Friday, September 9, 2011

The Organic Killing of the Group of Seven

Creating to a theme with a timeline establishes parameters.

The new show at Patrick John Mills, entitled, I Killed the Group of Seven, really taxed me. I looked at what I do. I am a keyboard artist. I work with computer keyboards. Fat chance of doing anything remotely to do with landscapes or portraits, oil, canvas or anything that has to do with brushes and careful strokes.

After my brutal assault on Renoir a few posts ago, and since art is due at the gallery over the next couple of days, I came to the conclusion that it really was time to kill the Group of Seven, or El Grupo Siete, as I affectionately refer to them in Spanish.

I started with Tom Thompson, he who never really belonged  to the group, being dead before the group started in 1920. But who really pays attention to this. The Group factored him in. So I killed little Tom first. 

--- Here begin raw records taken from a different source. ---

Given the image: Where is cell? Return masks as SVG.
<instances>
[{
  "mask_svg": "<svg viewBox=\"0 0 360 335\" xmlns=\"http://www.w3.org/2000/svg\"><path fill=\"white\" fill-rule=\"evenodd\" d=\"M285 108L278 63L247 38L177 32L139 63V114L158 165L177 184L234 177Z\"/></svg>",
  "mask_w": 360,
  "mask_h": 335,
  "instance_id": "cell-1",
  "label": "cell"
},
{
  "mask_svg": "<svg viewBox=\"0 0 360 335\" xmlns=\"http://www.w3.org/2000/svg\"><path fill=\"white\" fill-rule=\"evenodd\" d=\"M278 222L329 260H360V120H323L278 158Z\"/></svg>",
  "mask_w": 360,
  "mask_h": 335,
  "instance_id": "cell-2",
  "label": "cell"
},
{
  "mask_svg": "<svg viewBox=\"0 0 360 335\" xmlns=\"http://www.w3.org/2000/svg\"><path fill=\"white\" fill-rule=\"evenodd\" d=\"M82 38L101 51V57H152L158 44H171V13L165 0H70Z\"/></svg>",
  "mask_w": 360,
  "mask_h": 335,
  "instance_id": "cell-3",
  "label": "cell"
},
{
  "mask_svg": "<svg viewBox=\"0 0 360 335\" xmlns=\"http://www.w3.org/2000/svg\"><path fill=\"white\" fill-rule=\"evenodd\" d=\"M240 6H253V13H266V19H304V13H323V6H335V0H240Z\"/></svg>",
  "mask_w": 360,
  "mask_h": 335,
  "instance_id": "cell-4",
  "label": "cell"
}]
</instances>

Tom and his paddle. He was found drowned with fishing line was around his feet, not a strand of wool around his neck. A moot point.
And then I looked at the other seven, eight, really, if you count British Columbia's Emily Carr who was born before any of them and who outlasted the majority. She never was considered a part of the group but it is admitted that her work was influential.

So little Em, she was next.
Emily, every inch a lady. She was into that native turquoise thing.

And then I thought, I'd better tackle the rest, Frank Johnston, Lauren Harris, Frederick Varley, Frank Carmichael, Arthur Lismer, J.E. H. MacDonald and old A.Y. Jackson, himself.

I made a series of string dolls out of a variety of materials and originally, was using small foam balls for the heads but when I sprayed them pink, they disintegrated. Tom Thompson is the only actual doll used in the piece because I happened to have an outdoorsy doll that fit to a T.
El Grupo Siete

I think the concept of voodoo dolls impaled by plastic paint brushes is perfect but my execution, perhaps less so.

Still, it's clever and sure to astonish if not amuse.